__YOUR ASSIGNMENT__
Give back exactly the stretch of data below from the line holding "[researcher-annotated camera trap]" through the line holding "common name: dekay's brownsnake", both ends included, and leave the remaining lines out.

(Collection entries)
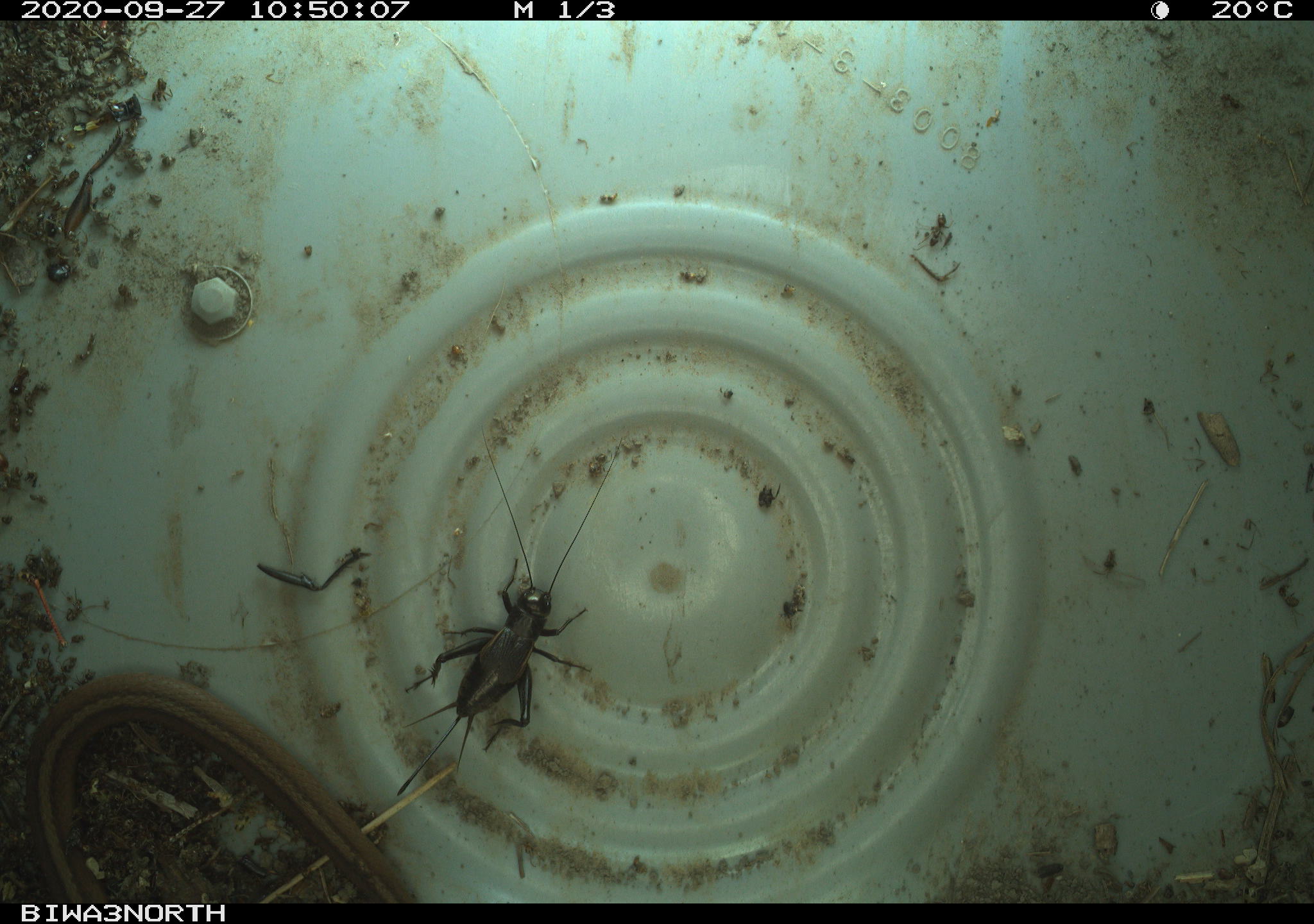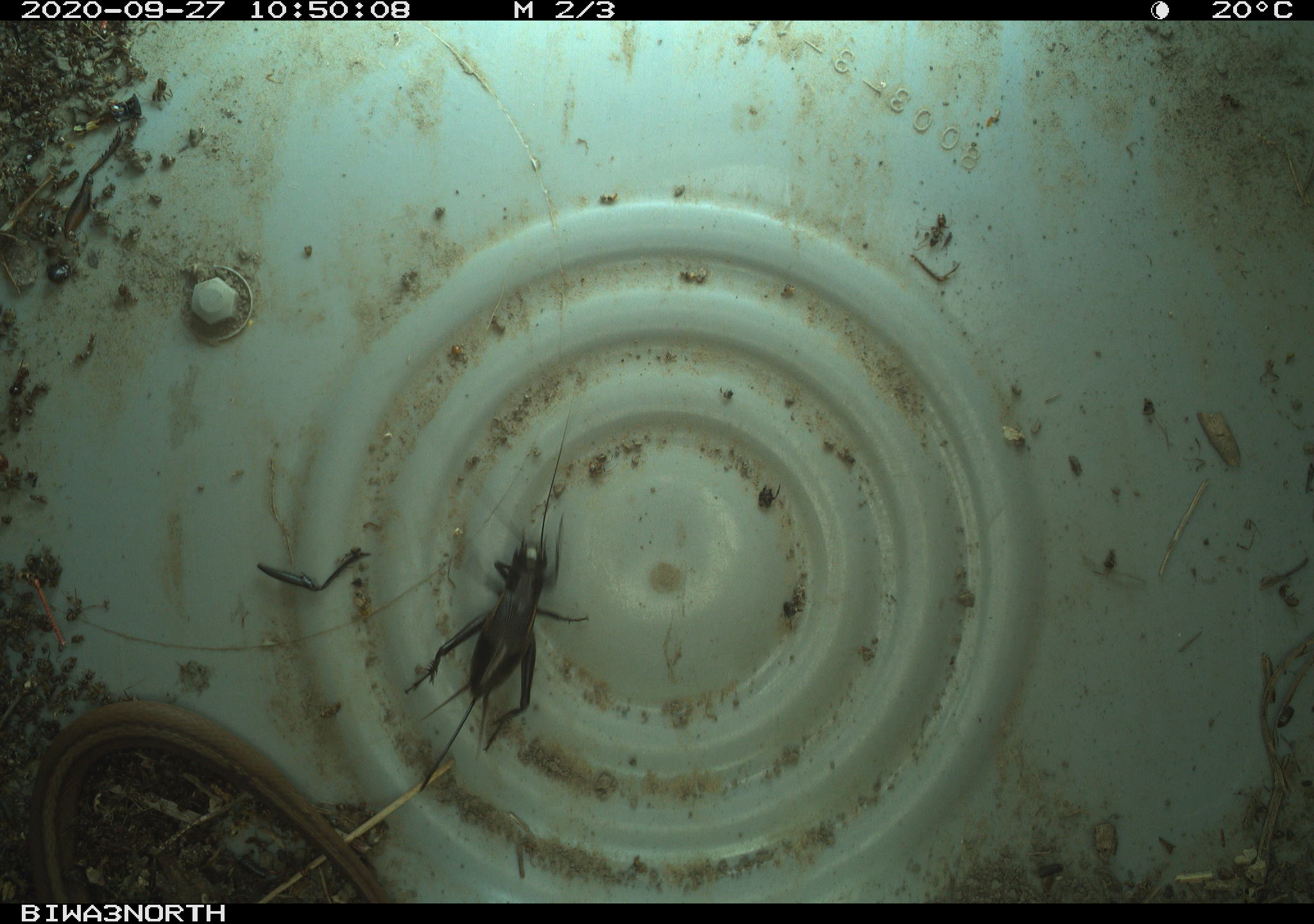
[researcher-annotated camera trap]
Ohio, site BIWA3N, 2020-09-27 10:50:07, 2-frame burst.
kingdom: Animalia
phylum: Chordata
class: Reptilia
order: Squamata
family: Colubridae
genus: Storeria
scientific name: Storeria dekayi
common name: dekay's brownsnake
...
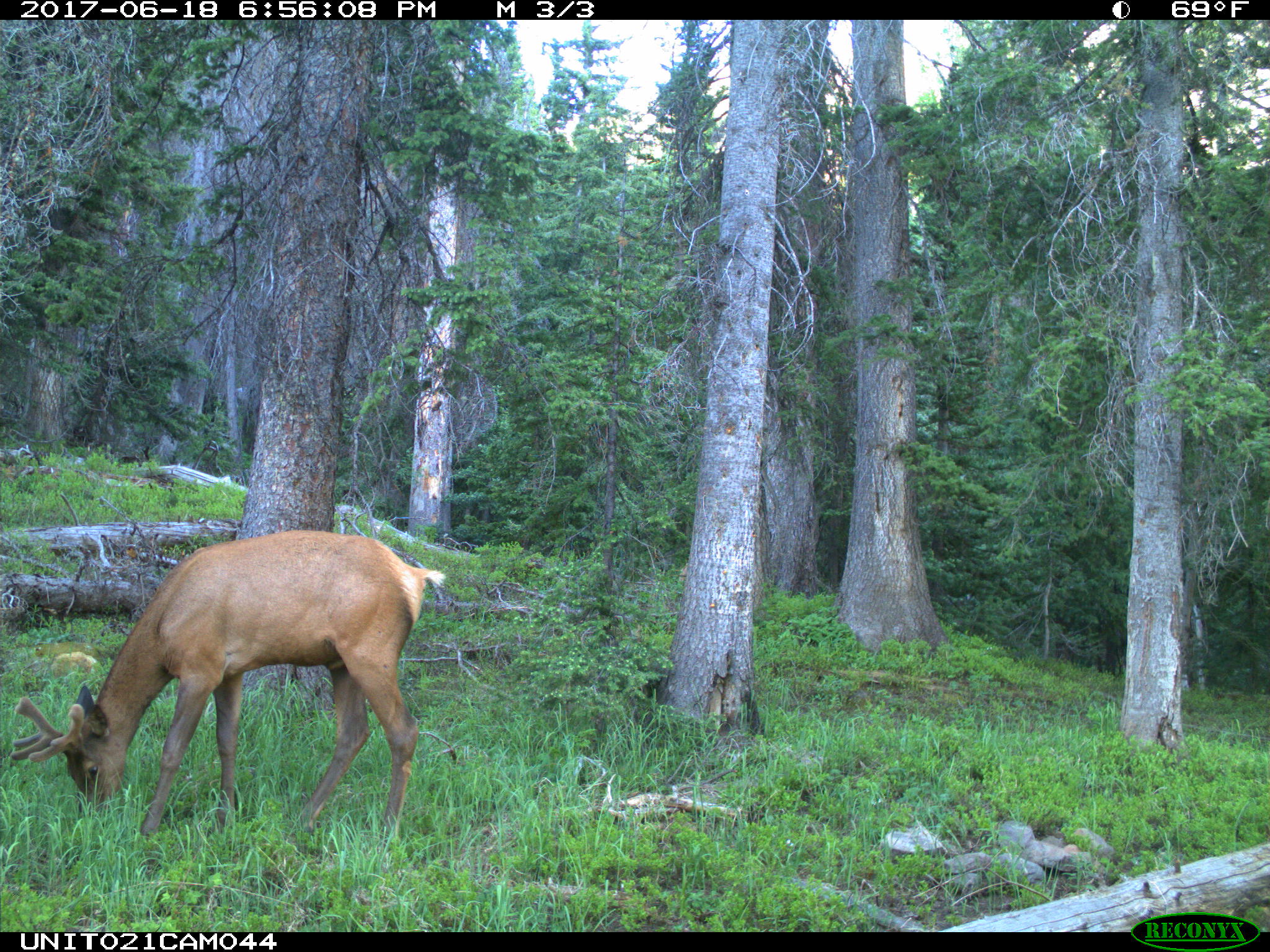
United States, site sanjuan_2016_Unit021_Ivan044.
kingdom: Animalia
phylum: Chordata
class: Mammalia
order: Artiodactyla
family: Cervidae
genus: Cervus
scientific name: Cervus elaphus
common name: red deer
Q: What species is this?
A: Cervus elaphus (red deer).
--
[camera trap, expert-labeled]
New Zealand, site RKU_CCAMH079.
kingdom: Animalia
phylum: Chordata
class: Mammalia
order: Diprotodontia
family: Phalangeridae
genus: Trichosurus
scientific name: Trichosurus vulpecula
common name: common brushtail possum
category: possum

__FINAL ANSWER__
[researcher-annotated camera trap]
Ohio, site BIWA3N, 2020-09-27 10:50:07, 2-frame burst.
kingdom: Animalia
phylum: Chordata
class: Reptilia
order: Squamata
family: Colubridae
genus: Storeria
scientific name: Storeria dekayi
common name: dekay's brownsnake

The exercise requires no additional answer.